Figure 3.11: A scatter plot of the observed bill length versus the fitted values of the separate lines model for the penguins data.

3.11 Summary

In this chapter, we learned:

What a linear model is.
What various objects are, such as coefficients, residuals, fitted values, etc.
How to estimate the coefficients of a linear model using ordinary least squares estimation.
How to fit a linear model using R.
How to include a categorical predictor in a linear model.
How to evaluate the fit of a model.

3.11.1 Summary of terms

We have introduced many terms to define a linear model. It can be difficult to keep track of their notation, their purpose, whether they are observable, and whether they are treated as random variables or vectors. We discuss various terms below, and then summarize the discussion in Table 3.2.

We’ve already talked about observing the response variable and the predictor/regressor variables. So these objects are observable. However, we have no way to measure the regression coefficients or the error. These are not observable. One way to distinguish observable versus non-observable variables is that observable variables are denoted using Phoenician letters (e.g., $X$ and $Y$) while non-observable variables are denoted using Greek letters (e.g., $\beta_j$, $\epsilon$, $\sigma^2$).

We treat the response variable as a random variable. Perhaps surprisingly, we treat the predictor and regressor variables as fixed, non-random variables. The regression coefficients are treated as fixed, non-random but unknown values.

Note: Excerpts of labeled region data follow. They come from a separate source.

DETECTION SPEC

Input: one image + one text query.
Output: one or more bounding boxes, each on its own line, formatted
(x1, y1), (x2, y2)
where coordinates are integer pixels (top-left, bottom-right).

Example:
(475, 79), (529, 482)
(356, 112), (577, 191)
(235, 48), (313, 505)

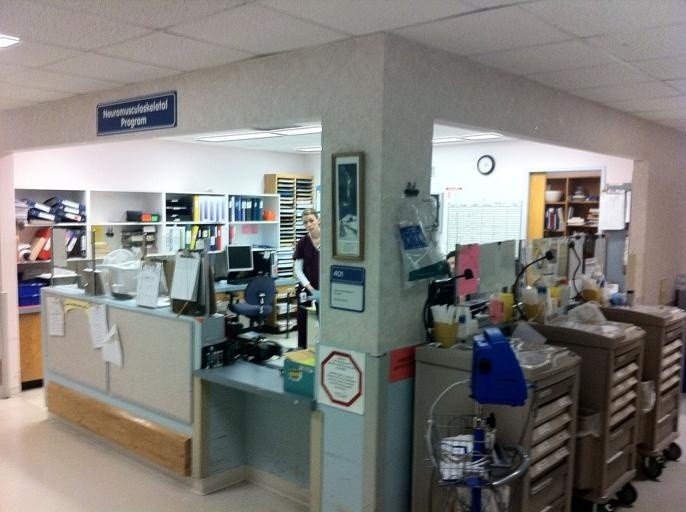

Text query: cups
(433, 321), (459, 348)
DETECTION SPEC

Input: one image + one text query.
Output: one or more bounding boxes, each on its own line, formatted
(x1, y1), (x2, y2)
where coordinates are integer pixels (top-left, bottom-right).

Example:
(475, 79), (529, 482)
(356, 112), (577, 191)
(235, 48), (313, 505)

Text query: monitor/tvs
(227, 245), (253, 276)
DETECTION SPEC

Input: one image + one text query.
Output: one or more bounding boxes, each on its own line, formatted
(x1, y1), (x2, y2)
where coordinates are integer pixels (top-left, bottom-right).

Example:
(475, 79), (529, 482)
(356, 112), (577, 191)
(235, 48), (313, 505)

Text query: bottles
(498, 286), (514, 325)
(626, 288), (634, 308)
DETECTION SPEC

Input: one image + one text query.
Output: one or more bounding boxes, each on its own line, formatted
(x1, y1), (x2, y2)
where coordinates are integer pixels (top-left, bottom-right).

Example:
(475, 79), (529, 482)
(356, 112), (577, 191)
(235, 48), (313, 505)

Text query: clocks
(476, 155), (494, 175)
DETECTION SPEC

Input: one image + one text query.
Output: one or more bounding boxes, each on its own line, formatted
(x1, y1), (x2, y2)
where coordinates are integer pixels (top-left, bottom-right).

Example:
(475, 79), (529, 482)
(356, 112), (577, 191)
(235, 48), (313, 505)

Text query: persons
(446, 251), (456, 278)
(292, 209), (321, 349)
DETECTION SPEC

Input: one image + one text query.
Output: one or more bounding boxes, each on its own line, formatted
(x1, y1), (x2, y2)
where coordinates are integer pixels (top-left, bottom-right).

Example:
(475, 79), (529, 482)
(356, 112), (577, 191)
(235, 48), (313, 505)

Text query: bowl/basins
(546, 190), (563, 202)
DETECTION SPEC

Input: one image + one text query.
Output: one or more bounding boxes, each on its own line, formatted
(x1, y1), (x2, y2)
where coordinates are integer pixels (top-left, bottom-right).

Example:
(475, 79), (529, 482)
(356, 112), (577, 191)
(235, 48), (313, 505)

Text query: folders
(34, 227), (86, 260)
(235, 197), (264, 221)
(20, 196), (86, 224)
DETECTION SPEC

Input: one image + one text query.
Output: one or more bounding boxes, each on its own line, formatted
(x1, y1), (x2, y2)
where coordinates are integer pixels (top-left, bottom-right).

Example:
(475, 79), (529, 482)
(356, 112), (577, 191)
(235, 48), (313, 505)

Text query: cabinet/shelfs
(14, 173), (317, 392)
(523, 168), (603, 287)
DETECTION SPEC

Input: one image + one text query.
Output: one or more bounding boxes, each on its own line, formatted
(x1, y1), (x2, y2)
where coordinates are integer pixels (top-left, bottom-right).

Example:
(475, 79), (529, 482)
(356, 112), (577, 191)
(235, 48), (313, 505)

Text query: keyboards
(228, 277), (254, 284)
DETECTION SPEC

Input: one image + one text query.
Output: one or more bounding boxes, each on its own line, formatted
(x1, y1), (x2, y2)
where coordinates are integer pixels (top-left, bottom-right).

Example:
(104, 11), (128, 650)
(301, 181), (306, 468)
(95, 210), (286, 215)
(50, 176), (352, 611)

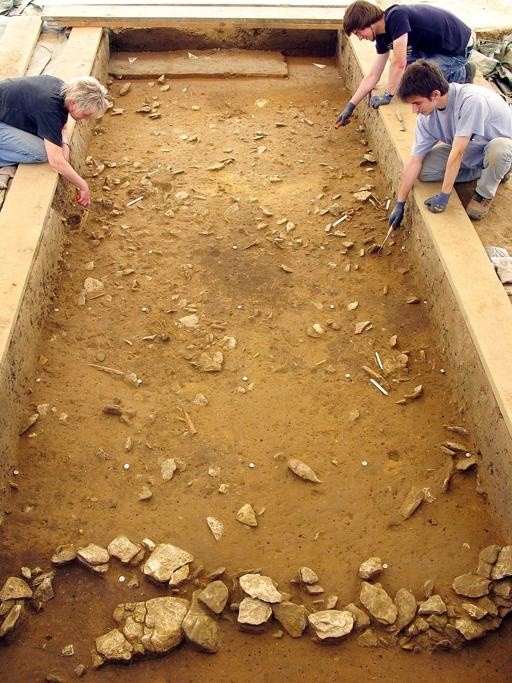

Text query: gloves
(424, 191), (450, 213)
(335, 101), (356, 126)
(369, 90), (392, 109)
(389, 202), (405, 230)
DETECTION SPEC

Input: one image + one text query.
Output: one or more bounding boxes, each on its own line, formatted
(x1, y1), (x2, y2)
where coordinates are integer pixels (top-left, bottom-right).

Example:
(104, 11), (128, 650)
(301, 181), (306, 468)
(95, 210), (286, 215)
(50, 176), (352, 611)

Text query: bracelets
(62, 141), (70, 147)
(384, 89), (394, 96)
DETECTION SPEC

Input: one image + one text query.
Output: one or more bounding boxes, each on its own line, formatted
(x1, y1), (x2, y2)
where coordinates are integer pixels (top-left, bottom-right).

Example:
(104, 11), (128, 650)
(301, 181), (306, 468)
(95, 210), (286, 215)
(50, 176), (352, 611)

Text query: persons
(387, 60), (512, 230)
(332, 0), (477, 127)
(1, 74), (110, 208)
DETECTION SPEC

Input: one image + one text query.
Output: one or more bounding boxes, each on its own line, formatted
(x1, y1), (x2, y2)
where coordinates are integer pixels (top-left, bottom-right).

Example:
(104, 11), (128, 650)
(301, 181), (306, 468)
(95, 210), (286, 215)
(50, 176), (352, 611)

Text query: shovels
(323, 121), (345, 138)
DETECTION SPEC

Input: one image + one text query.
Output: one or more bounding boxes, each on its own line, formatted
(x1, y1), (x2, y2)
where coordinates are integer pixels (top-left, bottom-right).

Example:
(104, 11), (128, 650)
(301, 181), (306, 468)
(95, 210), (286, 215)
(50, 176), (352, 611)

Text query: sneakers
(466, 190), (493, 220)
(465, 61), (477, 82)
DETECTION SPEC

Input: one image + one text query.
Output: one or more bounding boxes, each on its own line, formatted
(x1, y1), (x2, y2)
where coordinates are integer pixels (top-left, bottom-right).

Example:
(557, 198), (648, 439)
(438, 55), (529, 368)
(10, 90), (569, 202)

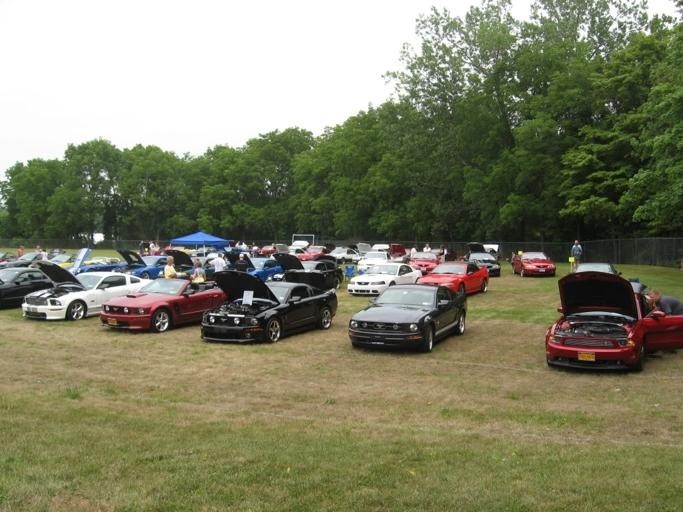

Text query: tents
(167, 232), (230, 257)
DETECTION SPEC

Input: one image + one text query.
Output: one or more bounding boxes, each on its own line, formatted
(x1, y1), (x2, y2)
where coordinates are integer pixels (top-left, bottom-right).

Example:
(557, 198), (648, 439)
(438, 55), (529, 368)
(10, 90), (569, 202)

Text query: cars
(158, 249), (216, 281)
(462, 241), (501, 261)
(0, 267), (54, 308)
(511, 251), (558, 277)
(575, 262), (623, 277)
(100, 277), (228, 334)
(256, 245), (276, 258)
(329, 247), (361, 265)
(64, 257), (130, 276)
(233, 253), (285, 282)
(21, 261), (154, 321)
(116, 247), (168, 280)
(272, 253), (343, 289)
(13, 252), (55, 267)
(49, 254), (94, 269)
(429, 248), (458, 259)
(288, 240), (310, 253)
(356, 252), (392, 275)
(408, 252), (442, 276)
(348, 284), (466, 353)
(545, 271), (683, 372)
(468, 252), (501, 277)
(200, 270), (337, 344)
(0, 251), (18, 269)
(415, 260), (490, 296)
(347, 262), (423, 297)
(297, 246), (332, 261)
(356, 242), (372, 257)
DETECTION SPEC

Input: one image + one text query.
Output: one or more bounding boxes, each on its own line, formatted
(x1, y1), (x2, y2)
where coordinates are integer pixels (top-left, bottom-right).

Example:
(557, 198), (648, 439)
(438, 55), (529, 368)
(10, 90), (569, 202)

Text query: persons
(136, 239), (161, 256)
(411, 244), (418, 257)
(424, 243), (432, 253)
(439, 245), (446, 262)
(209, 252), (228, 271)
(17, 246), (25, 257)
(190, 262), (207, 282)
(649, 289), (683, 317)
(235, 253), (248, 271)
(571, 240), (583, 268)
(34, 244), (48, 262)
(234, 240), (255, 252)
(164, 255), (177, 277)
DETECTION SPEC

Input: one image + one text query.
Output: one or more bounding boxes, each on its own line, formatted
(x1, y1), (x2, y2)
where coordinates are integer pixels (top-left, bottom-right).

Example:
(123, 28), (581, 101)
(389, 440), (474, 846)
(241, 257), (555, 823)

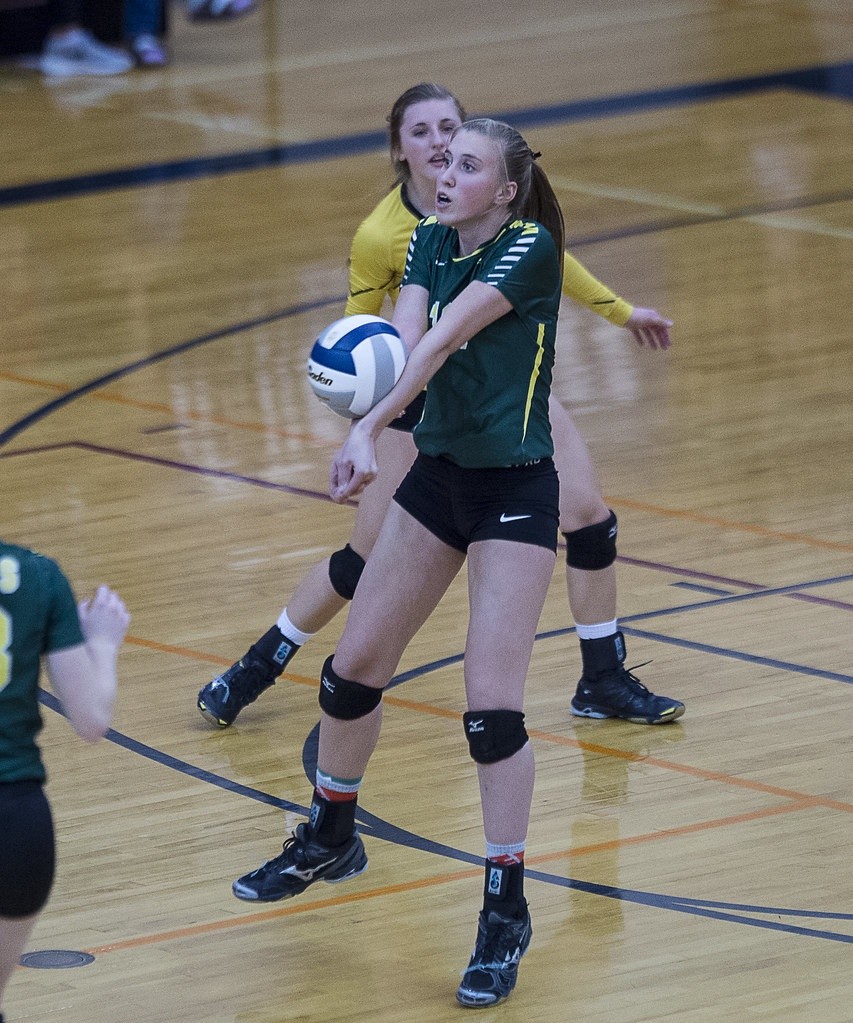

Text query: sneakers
(229, 822), (371, 903)
(572, 718), (685, 771)
(455, 898), (533, 1008)
(196, 646), (278, 730)
(569, 659), (685, 725)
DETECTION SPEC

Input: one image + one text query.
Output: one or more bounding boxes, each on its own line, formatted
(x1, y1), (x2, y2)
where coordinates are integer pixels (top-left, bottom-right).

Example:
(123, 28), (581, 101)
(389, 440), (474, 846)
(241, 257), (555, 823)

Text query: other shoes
(38, 28), (134, 77)
(130, 36), (170, 70)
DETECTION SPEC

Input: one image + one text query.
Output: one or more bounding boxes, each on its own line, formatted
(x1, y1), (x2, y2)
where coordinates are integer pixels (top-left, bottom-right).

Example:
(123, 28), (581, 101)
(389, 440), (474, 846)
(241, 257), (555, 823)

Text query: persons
(0, 541), (132, 1023)
(0, 0), (257, 75)
(235, 122), (566, 1006)
(198, 82), (687, 725)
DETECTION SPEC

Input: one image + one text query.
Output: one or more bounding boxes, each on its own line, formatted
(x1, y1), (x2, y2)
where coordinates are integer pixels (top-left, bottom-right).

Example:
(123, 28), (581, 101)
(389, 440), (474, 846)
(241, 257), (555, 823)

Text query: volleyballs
(305, 312), (409, 420)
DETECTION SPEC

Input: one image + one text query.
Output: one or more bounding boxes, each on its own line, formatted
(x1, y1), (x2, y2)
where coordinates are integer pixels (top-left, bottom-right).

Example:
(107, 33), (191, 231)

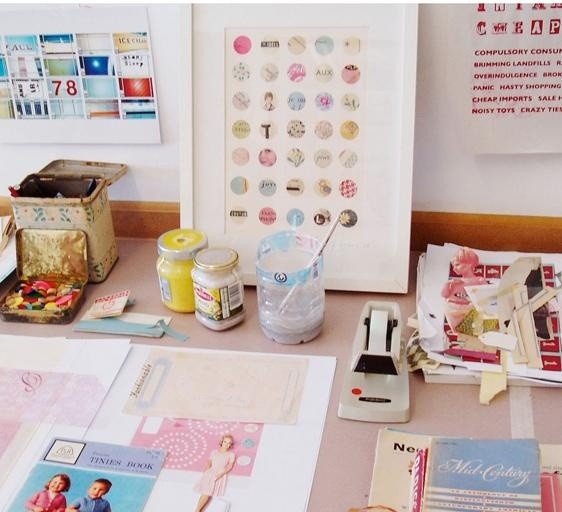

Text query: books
(367, 427), (561, 512)
(7, 437), (167, 512)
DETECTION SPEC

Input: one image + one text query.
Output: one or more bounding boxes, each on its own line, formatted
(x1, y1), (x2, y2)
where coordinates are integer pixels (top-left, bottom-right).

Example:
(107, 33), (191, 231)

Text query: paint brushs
(273, 211), (347, 318)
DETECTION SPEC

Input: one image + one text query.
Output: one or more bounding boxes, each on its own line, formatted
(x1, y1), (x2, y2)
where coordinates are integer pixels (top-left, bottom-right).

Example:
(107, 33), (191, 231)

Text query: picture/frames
(180, 3), (419, 295)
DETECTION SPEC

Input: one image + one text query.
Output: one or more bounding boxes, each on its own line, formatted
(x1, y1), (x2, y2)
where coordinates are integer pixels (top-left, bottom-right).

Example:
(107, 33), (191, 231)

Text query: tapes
(368, 309), (388, 354)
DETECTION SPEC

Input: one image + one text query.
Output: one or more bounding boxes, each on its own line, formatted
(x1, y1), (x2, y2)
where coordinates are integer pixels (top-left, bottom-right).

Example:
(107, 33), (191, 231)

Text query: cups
(255, 232), (327, 346)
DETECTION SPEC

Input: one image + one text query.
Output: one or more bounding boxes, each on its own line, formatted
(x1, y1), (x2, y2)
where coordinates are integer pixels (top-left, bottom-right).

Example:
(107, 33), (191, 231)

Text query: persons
(190, 433), (236, 512)
(26, 472), (71, 511)
(262, 92), (276, 111)
(64, 478), (114, 511)
(442, 248), (489, 334)
(259, 148), (276, 166)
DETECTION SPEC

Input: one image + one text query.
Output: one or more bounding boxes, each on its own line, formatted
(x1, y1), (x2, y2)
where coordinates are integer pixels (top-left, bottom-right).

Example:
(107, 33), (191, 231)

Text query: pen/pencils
(1, 215), (16, 251)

This is standard for parameters in a statistical model. The errors are also treated as random variables. In fact, since both the regressor variables and the regression coefficients are non-random, the only way for the responses in Equation (3.14) to be random variables is for the errors to be random.

Table 3.2: An overview of terms used to define a linear model.
Term	Description	Observable?	Random?
$Y$	response variable	Yes	Yes
$Y_i$	response value for the $i$th observation	Yes	Yes
$\mathbf{y}$	the $n\times 1$ column vector of response values	Yes	Yes
$X$	regressor variable	Yes	No
$X_j$	the $j$th regressor variable	Yes	No
$x_{i,j}$	the value of the $j$th regressor variable for the $i$th observation	Yes	No
$\mathbf{X}$	the $n\times p$ matrix of regressor values	Yes	No
$\mathbf{x}_i$	the $p\times 1$ vector of regressor values for the $i$th observation	Yes	No
$\beta_j$	the coefficient associated with the $j$th regressor variable	No	No
$\boldsymbol{\beta}$	the $p\times 1$ column vector of regression coefficients	No	No
$\epsilon$	the model error	No	Yes
$\epsilon_i$	the error for the $i$th observation	No	Yes
$\boldsymbol{\epsilon}$	the $n\times 1$ column vector of errors	No	Yes

3.11.2 Summary of functions

We have used many functions in this Chapter. We summarize some of the most important ones in Table 3.3.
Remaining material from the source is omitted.